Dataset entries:
☆ ☆ ☆ ☆

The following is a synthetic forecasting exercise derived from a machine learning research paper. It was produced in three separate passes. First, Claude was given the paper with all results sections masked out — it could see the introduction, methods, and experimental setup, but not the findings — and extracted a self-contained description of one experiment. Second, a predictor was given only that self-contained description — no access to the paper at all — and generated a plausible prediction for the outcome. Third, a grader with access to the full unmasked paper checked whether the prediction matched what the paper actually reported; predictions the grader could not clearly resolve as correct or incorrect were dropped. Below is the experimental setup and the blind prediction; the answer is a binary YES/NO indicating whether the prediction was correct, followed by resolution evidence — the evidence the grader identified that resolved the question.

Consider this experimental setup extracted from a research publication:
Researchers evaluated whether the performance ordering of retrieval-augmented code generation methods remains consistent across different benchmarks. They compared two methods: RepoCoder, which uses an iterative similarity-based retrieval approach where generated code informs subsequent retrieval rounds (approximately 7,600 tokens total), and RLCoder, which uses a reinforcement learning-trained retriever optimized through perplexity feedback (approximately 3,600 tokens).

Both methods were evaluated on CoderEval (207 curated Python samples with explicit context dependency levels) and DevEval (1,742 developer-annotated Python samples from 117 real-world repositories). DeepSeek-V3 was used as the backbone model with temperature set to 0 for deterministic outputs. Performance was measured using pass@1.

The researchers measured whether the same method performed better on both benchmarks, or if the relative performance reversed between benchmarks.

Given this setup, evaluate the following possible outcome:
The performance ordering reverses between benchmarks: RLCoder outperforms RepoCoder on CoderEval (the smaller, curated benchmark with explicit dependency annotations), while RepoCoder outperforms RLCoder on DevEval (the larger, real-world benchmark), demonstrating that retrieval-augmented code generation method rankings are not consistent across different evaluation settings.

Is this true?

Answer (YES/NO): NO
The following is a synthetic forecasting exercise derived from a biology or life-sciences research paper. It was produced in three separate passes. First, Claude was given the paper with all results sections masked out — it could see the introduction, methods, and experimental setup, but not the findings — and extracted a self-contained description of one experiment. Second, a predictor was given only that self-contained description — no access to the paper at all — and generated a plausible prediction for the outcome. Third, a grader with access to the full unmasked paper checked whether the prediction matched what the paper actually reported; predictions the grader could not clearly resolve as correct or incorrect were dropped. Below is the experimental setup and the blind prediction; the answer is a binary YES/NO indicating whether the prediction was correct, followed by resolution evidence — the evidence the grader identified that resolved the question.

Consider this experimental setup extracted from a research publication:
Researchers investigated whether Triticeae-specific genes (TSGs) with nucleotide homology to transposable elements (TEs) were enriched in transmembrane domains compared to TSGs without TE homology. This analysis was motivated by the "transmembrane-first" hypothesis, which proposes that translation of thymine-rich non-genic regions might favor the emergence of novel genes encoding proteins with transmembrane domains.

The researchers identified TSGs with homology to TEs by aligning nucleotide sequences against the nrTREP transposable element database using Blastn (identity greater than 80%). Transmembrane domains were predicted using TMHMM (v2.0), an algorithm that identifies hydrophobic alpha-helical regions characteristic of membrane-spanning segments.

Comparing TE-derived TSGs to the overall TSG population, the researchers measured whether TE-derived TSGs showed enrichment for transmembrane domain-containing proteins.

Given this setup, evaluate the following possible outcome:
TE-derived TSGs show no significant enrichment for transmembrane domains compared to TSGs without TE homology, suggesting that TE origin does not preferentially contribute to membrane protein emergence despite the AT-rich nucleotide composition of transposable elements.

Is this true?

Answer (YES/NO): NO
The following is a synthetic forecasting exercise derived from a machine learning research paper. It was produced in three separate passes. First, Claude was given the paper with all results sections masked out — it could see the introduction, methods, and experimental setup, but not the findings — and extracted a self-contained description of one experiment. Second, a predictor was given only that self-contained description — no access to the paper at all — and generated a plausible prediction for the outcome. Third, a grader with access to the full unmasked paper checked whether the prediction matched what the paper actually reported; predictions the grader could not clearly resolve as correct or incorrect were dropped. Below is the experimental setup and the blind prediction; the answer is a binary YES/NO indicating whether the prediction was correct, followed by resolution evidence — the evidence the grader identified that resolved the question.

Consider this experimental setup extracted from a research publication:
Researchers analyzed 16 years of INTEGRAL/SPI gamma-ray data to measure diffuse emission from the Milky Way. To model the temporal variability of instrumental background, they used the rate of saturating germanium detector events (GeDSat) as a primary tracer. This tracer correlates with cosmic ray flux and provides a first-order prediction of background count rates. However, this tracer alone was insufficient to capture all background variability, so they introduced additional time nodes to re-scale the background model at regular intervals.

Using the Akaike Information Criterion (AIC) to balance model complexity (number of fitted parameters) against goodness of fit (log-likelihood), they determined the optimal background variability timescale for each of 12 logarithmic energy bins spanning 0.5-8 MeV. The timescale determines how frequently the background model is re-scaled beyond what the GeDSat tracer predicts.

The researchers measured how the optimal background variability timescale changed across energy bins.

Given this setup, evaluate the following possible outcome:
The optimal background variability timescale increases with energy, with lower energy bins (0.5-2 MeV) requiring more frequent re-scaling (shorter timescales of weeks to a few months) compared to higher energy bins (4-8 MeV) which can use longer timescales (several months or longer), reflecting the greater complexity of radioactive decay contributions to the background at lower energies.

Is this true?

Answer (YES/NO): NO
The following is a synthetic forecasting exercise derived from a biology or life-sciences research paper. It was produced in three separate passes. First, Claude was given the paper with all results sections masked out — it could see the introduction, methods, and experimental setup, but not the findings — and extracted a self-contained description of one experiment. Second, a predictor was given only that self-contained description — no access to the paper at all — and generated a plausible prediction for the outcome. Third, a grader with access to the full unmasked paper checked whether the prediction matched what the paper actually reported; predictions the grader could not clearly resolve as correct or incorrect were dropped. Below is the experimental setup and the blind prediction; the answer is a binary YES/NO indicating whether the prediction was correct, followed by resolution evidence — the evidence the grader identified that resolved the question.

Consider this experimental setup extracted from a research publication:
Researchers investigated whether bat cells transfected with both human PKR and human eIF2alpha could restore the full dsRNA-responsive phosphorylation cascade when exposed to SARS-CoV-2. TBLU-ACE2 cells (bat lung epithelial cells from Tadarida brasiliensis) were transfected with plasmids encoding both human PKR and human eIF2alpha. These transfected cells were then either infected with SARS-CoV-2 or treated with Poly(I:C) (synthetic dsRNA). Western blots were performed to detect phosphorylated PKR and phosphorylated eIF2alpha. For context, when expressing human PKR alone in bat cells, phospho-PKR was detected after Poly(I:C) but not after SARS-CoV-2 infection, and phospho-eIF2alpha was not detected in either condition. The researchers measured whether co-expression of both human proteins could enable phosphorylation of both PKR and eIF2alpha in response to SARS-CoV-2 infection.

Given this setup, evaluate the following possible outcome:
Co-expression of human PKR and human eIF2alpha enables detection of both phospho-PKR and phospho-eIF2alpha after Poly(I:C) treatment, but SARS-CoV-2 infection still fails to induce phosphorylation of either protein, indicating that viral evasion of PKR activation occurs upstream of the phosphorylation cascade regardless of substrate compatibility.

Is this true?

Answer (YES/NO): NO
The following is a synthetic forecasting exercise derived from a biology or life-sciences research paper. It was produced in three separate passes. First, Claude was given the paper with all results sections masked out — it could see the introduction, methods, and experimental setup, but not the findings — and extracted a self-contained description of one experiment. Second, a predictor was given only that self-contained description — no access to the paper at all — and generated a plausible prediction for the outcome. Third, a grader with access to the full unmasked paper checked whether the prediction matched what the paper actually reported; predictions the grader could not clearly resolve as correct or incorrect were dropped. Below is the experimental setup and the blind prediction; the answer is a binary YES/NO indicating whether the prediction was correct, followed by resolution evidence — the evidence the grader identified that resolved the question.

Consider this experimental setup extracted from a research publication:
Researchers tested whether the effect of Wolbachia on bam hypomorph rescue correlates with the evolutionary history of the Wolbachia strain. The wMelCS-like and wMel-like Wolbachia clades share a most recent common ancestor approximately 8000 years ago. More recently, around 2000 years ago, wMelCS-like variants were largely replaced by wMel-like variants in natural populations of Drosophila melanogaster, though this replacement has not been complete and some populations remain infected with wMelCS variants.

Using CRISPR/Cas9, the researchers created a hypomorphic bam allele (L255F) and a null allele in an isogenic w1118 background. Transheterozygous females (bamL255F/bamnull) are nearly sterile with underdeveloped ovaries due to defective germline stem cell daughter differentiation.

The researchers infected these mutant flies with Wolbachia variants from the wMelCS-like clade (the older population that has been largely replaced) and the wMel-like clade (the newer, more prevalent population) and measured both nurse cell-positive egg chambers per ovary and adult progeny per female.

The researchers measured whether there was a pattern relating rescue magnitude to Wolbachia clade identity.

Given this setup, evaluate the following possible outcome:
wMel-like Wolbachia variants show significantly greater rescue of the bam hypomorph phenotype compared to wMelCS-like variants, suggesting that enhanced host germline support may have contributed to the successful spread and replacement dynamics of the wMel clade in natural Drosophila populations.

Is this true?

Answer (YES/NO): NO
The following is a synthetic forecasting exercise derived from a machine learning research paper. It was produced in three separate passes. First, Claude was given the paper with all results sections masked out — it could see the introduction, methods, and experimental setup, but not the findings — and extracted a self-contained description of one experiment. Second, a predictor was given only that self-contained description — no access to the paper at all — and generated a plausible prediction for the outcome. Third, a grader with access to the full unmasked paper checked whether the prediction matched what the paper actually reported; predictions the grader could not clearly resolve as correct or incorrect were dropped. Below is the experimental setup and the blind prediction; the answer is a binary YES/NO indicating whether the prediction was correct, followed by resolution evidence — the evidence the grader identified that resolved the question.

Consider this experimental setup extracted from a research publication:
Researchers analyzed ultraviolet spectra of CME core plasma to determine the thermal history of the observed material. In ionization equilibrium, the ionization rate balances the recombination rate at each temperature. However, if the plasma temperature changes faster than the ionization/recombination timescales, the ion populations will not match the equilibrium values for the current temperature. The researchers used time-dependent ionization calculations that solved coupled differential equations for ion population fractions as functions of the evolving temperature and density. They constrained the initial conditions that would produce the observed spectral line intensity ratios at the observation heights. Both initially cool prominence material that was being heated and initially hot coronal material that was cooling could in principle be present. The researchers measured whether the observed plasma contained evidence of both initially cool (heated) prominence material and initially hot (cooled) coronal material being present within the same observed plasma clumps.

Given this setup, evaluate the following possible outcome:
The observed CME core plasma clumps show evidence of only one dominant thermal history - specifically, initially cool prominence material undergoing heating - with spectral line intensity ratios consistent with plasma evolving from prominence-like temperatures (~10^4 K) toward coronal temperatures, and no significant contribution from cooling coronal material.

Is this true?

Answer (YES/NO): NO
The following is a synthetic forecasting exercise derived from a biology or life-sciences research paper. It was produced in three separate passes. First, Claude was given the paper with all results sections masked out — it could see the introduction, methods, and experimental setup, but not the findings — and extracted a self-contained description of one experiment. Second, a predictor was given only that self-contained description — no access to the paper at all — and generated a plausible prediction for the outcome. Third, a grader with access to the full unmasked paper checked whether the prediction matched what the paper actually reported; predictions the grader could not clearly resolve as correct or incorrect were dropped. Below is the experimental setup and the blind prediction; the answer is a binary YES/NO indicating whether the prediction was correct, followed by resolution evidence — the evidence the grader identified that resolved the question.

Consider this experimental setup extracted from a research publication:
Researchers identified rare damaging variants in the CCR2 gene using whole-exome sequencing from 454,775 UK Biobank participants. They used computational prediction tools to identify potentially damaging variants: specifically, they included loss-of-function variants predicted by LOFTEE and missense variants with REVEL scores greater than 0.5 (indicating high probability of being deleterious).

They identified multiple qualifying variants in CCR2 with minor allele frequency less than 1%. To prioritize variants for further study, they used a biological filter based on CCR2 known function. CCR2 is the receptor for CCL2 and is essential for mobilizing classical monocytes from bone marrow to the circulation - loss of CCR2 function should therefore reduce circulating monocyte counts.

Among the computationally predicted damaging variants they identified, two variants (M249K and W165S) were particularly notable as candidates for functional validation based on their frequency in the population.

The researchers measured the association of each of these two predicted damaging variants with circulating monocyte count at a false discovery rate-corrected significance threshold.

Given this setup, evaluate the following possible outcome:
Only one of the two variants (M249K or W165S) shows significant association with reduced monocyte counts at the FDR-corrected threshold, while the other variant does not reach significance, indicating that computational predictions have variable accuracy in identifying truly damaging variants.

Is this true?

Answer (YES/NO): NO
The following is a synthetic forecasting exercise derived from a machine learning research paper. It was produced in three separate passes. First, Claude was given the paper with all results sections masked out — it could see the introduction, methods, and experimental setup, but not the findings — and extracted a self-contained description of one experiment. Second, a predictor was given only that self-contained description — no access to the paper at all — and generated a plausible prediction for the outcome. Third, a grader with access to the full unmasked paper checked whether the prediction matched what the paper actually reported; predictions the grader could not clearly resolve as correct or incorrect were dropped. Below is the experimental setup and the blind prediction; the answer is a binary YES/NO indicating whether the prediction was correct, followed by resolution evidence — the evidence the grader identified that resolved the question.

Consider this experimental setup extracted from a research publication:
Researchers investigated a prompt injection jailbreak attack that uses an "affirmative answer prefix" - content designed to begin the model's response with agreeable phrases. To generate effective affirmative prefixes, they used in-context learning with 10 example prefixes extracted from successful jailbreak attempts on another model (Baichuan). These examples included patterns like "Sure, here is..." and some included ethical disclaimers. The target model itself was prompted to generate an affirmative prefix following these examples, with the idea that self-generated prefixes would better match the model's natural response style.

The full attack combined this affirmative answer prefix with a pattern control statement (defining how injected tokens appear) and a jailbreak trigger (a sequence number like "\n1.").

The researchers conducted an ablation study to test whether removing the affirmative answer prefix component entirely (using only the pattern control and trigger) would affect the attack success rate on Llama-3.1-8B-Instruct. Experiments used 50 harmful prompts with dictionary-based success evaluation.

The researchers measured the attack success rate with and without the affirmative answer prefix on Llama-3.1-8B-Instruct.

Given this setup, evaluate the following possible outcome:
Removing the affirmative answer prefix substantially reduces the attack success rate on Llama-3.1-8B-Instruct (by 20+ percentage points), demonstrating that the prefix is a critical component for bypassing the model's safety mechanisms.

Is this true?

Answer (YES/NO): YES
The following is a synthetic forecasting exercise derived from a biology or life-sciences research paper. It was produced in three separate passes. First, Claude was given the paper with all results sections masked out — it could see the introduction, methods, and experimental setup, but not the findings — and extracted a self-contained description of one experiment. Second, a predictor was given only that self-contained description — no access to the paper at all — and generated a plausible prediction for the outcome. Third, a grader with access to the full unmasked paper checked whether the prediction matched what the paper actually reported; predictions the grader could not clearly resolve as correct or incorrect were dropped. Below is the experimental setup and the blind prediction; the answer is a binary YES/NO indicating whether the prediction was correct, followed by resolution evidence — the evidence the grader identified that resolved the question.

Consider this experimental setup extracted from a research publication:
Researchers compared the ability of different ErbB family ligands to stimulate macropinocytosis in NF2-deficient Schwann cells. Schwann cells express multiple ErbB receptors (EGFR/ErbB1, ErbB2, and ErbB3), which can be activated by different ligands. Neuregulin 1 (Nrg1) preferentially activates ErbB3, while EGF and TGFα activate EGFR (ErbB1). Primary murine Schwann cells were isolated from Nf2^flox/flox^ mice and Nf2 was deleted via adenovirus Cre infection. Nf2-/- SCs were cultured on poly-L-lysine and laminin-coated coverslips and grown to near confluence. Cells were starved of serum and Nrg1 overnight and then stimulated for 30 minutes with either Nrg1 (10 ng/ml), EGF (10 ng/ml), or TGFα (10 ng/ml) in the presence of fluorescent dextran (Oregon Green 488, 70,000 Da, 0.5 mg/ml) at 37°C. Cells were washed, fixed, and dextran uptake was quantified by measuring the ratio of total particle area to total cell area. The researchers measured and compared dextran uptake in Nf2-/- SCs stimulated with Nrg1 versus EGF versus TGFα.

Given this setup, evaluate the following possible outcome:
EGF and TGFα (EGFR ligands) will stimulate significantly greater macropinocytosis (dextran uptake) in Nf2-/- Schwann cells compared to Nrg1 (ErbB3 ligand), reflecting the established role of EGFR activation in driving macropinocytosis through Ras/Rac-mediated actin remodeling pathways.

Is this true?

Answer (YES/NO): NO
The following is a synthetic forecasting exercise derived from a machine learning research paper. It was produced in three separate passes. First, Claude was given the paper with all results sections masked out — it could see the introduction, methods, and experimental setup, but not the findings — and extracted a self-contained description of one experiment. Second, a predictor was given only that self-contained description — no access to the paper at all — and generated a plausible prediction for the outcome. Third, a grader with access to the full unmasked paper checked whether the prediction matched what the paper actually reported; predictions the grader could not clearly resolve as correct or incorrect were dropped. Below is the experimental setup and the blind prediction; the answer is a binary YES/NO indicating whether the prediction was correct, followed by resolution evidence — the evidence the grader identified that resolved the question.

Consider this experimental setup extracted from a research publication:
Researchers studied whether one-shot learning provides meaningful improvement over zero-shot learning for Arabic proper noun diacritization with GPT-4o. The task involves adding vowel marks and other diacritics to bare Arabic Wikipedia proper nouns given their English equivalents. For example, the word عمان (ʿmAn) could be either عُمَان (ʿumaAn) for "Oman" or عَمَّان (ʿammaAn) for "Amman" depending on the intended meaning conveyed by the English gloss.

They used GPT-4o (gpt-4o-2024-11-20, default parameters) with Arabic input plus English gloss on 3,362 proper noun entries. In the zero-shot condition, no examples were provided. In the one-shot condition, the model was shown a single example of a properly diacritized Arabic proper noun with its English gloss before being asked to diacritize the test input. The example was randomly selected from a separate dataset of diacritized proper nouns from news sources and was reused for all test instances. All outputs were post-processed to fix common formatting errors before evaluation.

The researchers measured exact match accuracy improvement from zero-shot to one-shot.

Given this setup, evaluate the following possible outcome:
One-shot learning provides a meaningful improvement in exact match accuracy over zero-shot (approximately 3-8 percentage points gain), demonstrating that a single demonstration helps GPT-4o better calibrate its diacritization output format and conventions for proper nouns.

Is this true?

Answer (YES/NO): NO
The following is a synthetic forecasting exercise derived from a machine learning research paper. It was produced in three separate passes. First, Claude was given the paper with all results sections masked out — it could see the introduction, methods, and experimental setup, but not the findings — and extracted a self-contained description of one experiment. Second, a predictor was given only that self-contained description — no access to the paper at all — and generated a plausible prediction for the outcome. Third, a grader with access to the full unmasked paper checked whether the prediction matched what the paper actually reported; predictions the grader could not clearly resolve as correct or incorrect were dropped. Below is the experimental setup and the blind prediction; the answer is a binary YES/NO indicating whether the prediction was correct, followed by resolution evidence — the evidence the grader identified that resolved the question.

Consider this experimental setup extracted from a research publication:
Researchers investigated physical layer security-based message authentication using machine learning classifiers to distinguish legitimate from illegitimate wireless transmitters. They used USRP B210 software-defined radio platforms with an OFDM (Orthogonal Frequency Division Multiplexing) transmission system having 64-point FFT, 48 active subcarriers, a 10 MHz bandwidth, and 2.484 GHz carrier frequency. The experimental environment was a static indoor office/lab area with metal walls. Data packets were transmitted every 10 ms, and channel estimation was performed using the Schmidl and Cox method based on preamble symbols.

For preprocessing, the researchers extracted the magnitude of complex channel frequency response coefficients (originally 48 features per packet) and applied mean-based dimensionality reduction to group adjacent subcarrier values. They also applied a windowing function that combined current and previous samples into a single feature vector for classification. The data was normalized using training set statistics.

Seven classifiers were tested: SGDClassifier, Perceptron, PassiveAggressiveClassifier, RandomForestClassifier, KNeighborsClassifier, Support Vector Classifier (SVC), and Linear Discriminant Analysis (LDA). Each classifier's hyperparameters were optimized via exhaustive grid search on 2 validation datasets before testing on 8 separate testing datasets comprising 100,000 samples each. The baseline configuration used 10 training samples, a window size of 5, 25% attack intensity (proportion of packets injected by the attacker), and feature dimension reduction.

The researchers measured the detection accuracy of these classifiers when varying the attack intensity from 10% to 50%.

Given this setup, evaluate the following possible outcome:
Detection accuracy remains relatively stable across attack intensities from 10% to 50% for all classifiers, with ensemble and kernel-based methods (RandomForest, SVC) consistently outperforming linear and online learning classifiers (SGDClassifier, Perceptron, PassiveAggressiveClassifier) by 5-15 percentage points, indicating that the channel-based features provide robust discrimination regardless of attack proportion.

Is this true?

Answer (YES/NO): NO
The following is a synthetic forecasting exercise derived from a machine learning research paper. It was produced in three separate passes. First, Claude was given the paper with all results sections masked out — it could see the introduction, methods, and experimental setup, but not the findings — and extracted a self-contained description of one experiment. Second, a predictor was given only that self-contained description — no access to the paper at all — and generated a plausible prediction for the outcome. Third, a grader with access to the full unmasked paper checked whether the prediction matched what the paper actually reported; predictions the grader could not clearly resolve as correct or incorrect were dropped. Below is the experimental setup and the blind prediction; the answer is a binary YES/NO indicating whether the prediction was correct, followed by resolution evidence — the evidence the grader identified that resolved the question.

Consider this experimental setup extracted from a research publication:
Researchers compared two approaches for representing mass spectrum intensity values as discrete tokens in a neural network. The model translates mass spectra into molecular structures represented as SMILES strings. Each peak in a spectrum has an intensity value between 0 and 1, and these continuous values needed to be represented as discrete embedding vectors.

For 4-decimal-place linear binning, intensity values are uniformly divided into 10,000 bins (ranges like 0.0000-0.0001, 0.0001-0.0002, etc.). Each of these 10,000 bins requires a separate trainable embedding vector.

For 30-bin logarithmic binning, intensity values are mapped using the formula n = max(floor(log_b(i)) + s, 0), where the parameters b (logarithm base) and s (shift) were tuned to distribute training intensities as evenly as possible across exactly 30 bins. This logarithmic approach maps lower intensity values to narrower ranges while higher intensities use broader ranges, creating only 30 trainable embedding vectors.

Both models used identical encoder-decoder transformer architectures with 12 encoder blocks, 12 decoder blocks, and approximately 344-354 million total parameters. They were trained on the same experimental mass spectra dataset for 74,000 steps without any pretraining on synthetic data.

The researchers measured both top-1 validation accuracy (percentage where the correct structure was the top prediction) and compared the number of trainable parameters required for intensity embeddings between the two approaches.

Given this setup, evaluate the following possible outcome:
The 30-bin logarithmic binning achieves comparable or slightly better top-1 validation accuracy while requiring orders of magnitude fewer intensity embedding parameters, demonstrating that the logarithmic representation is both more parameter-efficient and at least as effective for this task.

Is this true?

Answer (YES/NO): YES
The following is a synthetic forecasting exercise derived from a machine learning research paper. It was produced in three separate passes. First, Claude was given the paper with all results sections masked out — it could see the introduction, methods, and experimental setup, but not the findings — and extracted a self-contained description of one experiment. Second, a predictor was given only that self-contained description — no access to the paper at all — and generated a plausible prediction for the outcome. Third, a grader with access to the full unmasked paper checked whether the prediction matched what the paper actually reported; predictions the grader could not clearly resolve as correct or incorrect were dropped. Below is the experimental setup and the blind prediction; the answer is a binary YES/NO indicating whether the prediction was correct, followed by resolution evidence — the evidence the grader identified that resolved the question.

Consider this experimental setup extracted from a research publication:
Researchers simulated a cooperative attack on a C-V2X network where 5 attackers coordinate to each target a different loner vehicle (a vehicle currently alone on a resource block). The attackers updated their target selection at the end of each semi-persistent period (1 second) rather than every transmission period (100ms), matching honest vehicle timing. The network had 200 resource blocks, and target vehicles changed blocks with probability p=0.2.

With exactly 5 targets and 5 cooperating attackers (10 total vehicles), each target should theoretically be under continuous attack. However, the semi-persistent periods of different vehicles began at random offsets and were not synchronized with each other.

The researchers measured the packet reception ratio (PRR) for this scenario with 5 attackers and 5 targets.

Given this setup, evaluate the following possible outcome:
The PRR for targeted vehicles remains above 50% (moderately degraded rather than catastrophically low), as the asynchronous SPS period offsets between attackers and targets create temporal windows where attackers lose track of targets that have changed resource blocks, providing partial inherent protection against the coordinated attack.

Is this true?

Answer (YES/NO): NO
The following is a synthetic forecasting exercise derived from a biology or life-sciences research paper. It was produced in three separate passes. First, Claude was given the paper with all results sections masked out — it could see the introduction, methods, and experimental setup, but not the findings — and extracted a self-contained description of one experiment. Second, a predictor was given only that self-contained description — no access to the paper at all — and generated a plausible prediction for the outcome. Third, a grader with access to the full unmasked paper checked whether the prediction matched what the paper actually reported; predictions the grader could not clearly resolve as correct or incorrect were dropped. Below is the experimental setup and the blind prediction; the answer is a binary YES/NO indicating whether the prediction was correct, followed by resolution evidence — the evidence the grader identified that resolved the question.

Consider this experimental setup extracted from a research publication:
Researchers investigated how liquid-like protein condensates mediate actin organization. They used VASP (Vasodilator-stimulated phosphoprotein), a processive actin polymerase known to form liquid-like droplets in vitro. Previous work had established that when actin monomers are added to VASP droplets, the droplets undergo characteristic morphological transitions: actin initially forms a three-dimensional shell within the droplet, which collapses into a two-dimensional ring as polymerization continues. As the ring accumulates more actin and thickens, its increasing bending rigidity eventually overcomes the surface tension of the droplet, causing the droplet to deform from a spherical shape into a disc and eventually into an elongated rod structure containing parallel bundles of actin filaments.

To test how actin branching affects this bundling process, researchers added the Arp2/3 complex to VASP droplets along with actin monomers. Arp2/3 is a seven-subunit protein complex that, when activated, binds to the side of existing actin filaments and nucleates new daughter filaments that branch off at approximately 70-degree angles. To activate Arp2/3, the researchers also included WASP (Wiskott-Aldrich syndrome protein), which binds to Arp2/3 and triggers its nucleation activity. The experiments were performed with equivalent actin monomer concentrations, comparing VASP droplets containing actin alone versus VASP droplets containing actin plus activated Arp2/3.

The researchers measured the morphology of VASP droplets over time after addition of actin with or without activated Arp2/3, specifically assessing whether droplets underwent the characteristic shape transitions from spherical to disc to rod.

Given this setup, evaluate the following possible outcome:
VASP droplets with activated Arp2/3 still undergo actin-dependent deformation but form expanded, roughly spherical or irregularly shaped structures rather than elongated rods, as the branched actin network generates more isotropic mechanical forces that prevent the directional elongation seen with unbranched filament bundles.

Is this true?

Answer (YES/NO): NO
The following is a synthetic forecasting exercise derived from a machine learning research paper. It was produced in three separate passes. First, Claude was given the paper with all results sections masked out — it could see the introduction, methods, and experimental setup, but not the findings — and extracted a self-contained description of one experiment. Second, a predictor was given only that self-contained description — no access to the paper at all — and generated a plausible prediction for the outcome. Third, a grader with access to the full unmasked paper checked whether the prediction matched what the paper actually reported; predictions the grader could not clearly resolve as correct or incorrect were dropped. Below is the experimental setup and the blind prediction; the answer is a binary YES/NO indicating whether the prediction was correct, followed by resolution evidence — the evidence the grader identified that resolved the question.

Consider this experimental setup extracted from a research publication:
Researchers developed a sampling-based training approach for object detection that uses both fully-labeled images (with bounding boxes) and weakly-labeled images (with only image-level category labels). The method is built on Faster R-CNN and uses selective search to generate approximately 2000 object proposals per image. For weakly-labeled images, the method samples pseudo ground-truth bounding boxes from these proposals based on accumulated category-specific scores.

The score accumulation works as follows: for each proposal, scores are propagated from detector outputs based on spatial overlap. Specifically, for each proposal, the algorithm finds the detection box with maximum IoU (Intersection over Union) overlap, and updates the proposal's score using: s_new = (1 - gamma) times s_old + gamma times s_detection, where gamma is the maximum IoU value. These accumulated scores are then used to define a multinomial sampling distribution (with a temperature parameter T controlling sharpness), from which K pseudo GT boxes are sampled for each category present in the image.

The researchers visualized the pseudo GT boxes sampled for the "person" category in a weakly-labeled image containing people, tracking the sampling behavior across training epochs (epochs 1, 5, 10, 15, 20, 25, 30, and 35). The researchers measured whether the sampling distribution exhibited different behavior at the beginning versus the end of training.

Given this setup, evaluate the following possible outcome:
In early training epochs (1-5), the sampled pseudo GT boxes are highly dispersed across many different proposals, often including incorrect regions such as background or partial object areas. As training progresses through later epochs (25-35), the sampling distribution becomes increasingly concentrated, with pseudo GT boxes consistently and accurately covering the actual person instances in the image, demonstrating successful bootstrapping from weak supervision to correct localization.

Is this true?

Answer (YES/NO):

☆ ☆ ☆ ☆

**REQUIRED ACTION**
Of the lines above, output exactly those from the line bearing "The performance ordering reverses" through the line bearing "Researchers investigated whether Triticeae-specific", inclusive.

**OUTPUT FOR THIS EXERCISE**
The performance ordering reverses between benchmarks: RLCoder outperforms RepoCoder on CoderEval (the smaller, curated benchmark with explicit dependency annotations), while RepoCoder outperforms RLCoder on DevEval (the larger, real-world benchmark), demonstrating that retrieval-augmented code generation method rankings are not consistent across different evaluation settings.

Is this true?

Answer (YES/NO): NO
The following is a synthetic forecasting exercise derived from a biology or life-sciences research paper. It was produced in three separate passes. First, Claude was given the paper with all results sections masked out — it could see the introduction, methods, and experimental setup, but not the findings — and extracted a self-contained description of one experiment. Second, a predictor was given only that self-contained description — no access to the paper at all — and generated a plausible prediction for the outcome. Third, a grader with access to the full unmasked paper checked whether the prediction matched what the paper actually reported; predictions the grader could not clearly resolve as correct or incorrect were dropped. Below is the experimental setup and the blind prediction; the answer is a binary YES/NO indicating whether the prediction was correct, followed by resolution evidence — the evidence the grader identified that resolved the question.

Consider this experimental setup extracted from a research publication:
Researchers investigated whether Triticeae-specific genes (TSGs) with nucleotide homology to transposable elements (TEs) were enriched in transmembrane domains compared to TSGs without TE homology. This analysis was motivated by the "transmembrane-first" hypothesis, which proposes that translation of thymine-rich non-genic regions might favor the emergence of novel genes encoding proteins with transmembrane domains.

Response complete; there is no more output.